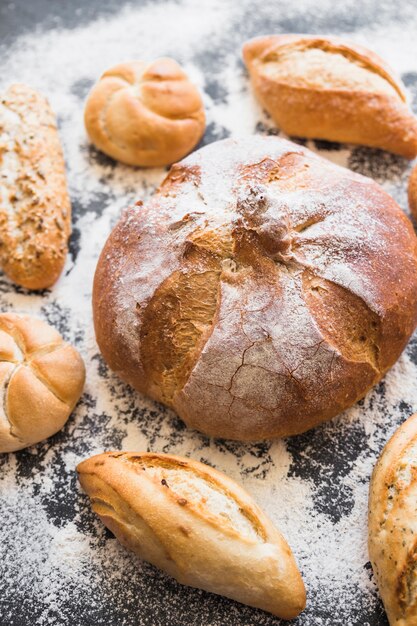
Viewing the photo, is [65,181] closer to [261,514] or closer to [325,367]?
[325,367]

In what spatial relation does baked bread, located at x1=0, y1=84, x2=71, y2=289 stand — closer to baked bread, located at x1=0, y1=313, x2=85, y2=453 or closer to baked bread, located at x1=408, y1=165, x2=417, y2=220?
baked bread, located at x1=0, y1=313, x2=85, y2=453

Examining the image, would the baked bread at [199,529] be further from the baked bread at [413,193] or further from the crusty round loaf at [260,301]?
the baked bread at [413,193]

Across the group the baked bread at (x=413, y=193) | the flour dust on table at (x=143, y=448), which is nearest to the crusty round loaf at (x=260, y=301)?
the flour dust on table at (x=143, y=448)

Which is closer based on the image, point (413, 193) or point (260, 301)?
point (260, 301)

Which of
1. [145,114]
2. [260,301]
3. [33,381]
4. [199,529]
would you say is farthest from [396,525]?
[145,114]

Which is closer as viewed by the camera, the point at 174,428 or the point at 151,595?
the point at 151,595

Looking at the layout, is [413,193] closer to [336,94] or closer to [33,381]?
[336,94]

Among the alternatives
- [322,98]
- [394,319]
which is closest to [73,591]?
[394,319]
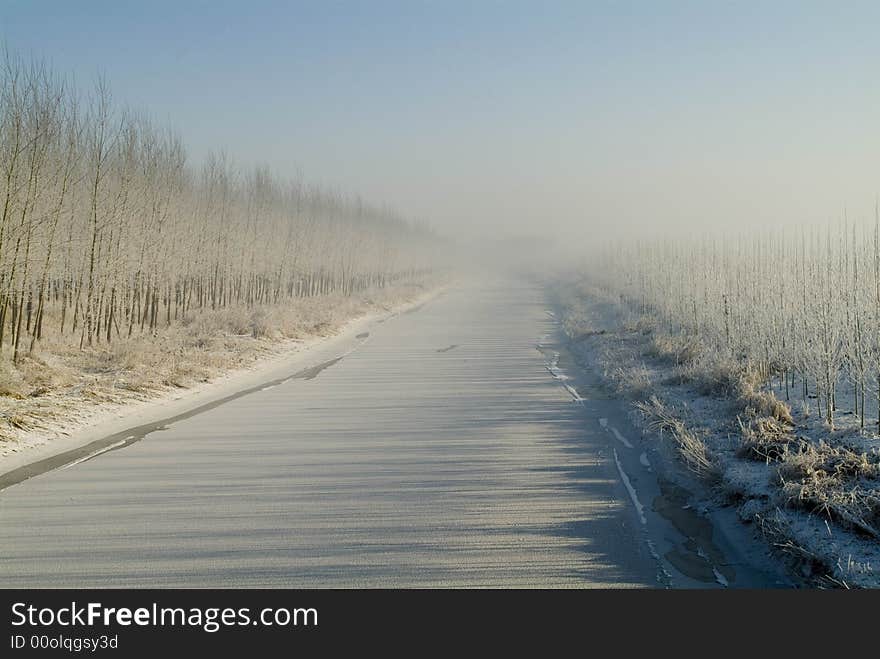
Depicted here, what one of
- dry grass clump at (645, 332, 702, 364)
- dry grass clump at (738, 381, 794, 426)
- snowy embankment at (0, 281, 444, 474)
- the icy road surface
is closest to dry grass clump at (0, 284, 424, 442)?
snowy embankment at (0, 281, 444, 474)

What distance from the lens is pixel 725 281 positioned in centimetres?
1902

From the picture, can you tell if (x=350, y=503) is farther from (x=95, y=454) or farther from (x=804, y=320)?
(x=804, y=320)

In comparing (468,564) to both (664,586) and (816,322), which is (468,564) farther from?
(816,322)

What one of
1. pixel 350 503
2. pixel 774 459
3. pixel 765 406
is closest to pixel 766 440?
pixel 774 459

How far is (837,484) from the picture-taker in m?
5.93

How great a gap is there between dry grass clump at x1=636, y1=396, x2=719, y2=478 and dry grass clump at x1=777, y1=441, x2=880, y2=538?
74 cm

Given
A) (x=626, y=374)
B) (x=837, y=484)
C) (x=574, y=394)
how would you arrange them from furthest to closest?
(x=626, y=374), (x=574, y=394), (x=837, y=484)

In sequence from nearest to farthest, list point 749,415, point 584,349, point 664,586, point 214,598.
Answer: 1. point 214,598
2. point 664,586
3. point 749,415
4. point 584,349

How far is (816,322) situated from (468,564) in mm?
7622

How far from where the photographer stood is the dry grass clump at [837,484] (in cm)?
531

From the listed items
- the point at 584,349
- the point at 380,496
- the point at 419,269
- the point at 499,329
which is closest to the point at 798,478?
the point at 380,496

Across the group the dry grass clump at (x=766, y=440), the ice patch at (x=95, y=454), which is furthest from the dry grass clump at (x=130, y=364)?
the dry grass clump at (x=766, y=440)

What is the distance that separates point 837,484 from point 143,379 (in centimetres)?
1068

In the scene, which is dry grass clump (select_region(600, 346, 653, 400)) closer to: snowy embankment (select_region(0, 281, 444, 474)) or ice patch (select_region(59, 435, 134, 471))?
snowy embankment (select_region(0, 281, 444, 474))
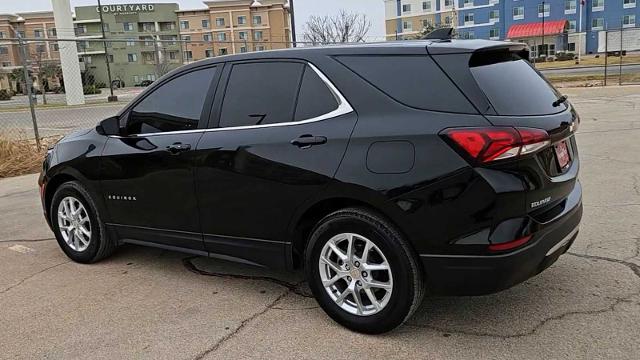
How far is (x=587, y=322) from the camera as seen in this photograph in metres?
3.38

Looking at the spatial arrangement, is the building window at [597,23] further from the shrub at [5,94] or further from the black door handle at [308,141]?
the black door handle at [308,141]

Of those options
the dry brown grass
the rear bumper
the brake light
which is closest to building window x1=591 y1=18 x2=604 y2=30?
the dry brown grass

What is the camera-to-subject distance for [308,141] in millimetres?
3428

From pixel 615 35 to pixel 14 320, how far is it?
66.7m

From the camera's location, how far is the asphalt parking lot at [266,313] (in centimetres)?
322

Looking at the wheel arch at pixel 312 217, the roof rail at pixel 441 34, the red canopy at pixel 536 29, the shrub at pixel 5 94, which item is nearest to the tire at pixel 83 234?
the wheel arch at pixel 312 217

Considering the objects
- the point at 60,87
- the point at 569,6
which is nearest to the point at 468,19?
the point at 569,6

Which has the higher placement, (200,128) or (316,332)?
(200,128)

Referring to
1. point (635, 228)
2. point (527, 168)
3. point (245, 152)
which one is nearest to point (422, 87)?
point (527, 168)

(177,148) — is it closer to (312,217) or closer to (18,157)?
(312,217)

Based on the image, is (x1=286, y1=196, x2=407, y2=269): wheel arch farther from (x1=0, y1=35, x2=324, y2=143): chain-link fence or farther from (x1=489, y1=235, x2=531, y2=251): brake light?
(x1=0, y1=35, x2=324, y2=143): chain-link fence

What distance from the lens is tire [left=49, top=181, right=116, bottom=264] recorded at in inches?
189

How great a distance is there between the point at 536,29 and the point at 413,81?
258 ft

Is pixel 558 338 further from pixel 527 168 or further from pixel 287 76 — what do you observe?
pixel 287 76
══════════════════════════════
● **EXERCISE DESCRIPTION**
How many lines in the rows above contain the word "great"? Reply with the number alone.

● **EXERCISE ANSWER**
2